Stated task = Copy out all of the records below, substituting "lens" for every "camera" and changing nothing else.

————————

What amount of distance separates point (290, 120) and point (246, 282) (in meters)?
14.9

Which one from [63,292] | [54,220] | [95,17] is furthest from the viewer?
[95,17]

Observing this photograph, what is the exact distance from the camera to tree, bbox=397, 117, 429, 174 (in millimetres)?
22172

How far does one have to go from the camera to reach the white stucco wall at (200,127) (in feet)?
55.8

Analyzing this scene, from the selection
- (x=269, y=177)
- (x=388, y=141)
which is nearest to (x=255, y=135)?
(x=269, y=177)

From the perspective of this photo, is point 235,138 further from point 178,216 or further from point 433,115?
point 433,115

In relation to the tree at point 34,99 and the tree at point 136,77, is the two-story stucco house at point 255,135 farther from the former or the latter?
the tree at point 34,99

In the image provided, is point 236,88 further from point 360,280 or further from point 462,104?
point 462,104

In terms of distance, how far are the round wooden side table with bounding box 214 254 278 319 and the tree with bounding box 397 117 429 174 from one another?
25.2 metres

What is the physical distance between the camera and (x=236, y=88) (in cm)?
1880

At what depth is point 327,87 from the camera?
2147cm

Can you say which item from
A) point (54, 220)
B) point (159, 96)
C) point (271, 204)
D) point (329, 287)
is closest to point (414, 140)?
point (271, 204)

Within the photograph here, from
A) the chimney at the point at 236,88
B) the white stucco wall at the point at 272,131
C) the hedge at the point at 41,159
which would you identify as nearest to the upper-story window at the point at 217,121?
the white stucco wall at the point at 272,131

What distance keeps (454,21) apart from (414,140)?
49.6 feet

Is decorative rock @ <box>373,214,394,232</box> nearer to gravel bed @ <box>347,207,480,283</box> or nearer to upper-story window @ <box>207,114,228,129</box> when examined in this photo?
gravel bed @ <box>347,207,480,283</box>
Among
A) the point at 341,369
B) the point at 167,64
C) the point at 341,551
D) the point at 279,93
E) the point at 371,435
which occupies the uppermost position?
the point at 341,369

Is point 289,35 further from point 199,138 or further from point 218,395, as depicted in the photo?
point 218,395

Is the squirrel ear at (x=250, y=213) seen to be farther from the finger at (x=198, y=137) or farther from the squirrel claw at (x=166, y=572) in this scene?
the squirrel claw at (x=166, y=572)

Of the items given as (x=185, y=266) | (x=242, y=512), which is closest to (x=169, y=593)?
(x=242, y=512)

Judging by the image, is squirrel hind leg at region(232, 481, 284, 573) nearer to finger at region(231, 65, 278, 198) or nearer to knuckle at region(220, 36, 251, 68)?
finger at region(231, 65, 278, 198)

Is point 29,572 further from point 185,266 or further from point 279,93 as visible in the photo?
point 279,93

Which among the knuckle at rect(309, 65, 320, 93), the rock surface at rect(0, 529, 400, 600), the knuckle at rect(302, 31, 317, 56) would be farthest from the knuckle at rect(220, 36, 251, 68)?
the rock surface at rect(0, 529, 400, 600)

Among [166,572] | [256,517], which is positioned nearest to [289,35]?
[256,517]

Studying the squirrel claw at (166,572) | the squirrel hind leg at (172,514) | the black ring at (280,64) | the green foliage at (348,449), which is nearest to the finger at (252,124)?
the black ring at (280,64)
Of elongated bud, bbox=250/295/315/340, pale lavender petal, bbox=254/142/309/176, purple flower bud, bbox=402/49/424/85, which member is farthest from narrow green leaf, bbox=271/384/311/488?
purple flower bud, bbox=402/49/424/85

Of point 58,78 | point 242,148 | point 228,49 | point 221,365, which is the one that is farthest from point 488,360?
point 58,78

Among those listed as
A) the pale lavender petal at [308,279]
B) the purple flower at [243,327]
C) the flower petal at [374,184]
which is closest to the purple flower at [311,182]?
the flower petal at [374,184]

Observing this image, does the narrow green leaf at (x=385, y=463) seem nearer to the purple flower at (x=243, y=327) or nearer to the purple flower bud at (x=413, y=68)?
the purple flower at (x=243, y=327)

————————

Answer for the task =
What amount of distance separates point (290, 120) and point (246, 282) (in meters)?
14.9

Which one from [63,292] | [54,220] | [95,17] is furthest from the viewer?
[95,17]

Observing this photograph, what is the exact distance from the lens to tree, bbox=397, 117, 429, 174 (in millimetres)?
22172

How far does one have to go from the lens to reach the white stucco wall at (200,127) (in feet)?
55.8

Analyzing this scene, from the selection
- (x=269, y=177)
- (x=388, y=141)
which is nearest to (x=255, y=135)?
(x=269, y=177)

From the perspective of this photo, is point 235,138 further from point 178,216 or further from point 433,115?
point 433,115

In relation to the tree at point 34,99 and the tree at point 136,77, is the two-story stucco house at point 255,135 farther from the former or the latter?
the tree at point 34,99

In the image provided, is point 236,88 further from point 360,280 or further from point 462,104?
point 462,104

In terms of distance, how far are the round wooden side table with bounding box 214 254 278 319 and the tree with bounding box 397 117 429 174 from one another?
25.2 metres

What is the physical distance between the lens and (x=236, y=88) (in cm)?
1880

At what depth is point 327,87 from the lens?
2147cm

Can you say which item from
A) point (54, 220)
B) point (159, 96)
C) point (271, 204)
D) point (329, 287)
is closest to point (414, 140)?
point (271, 204)

Within the photograph here, from
A) the chimney at the point at 236,88
B) the white stucco wall at the point at 272,131
C) the hedge at the point at 41,159
which would you identify as nearest to the upper-story window at the point at 217,121?
the white stucco wall at the point at 272,131

What distance keeps (454,21) apart from (414,140)?
49.6 feet

Is decorative rock @ <box>373,214,394,232</box> nearer to gravel bed @ <box>347,207,480,283</box> or nearer to upper-story window @ <box>207,114,228,129</box> when examined in this photo?
gravel bed @ <box>347,207,480,283</box>
Among
A) the point at 341,369
B) the point at 167,64
C) the point at 341,551
D) the point at 279,93
E) the point at 371,435
which occupies the uppermost position?
the point at 341,369

Is point 289,35 further from point 199,138 or further from point 218,395, as depicted in the photo?
point 218,395

Is the squirrel ear at (x=250, y=213) seen to be farther from the finger at (x=198, y=137) or farther from the squirrel claw at (x=166, y=572) in this scene?
the squirrel claw at (x=166, y=572)

Of the items given as (x=185, y=266) | (x=242, y=512), which is closest to (x=169, y=593)?
(x=242, y=512)

Judging by the image, is squirrel hind leg at region(232, 481, 284, 573) nearer to finger at region(231, 65, 278, 198) or nearer to knuckle at region(220, 36, 251, 68)?
finger at region(231, 65, 278, 198)

Is point 29,572 further from point 185,266 or further from point 279,93 as visible in the photo?
point 279,93

Which among the knuckle at rect(309, 65, 320, 93), the rock surface at rect(0, 529, 400, 600), the knuckle at rect(302, 31, 317, 56) would be farthest from the knuckle at rect(220, 36, 251, 68)?
the rock surface at rect(0, 529, 400, 600)

Among [166,572] | [256,517], which is positioned nearest to [289,35]?
[256,517]

Studying the squirrel claw at (166,572) | the squirrel hind leg at (172,514) | the black ring at (280,64) | the green foliage at (348,449), which is nearest to the finger at (252,124)?
the black ring at (280,64)
Of elongated bud, bbox=250/295/315/340, pale lavender petal, bbox=254/142/309/176, purple flower bud, bbox=402/49/424/85, which member is farthest from narrow green leaf, bbox=271/384/311/488?
purple flower bud, bbox=402/49/424/85

Of point 58,78 | point 242,148 | point 228,49 | point 221,365, which is the one that is farthest from point 488,360?
point 58,78

Among those listed as
A) the pale lavender petal at [308,279]
B) the purple flower at [243,327]
C) the flower petal at [374,184]
which is closest to the purple flower at [311,182]?
the flower petal at [374,184]

Observing this image, does the narrow green leaf at (x=385, y=463) seem nearer to the purple flower at (x=243, y=327) or nearer to the purple flower bud at (x=413, y=68)?
the purple flower at (x=243, y=327)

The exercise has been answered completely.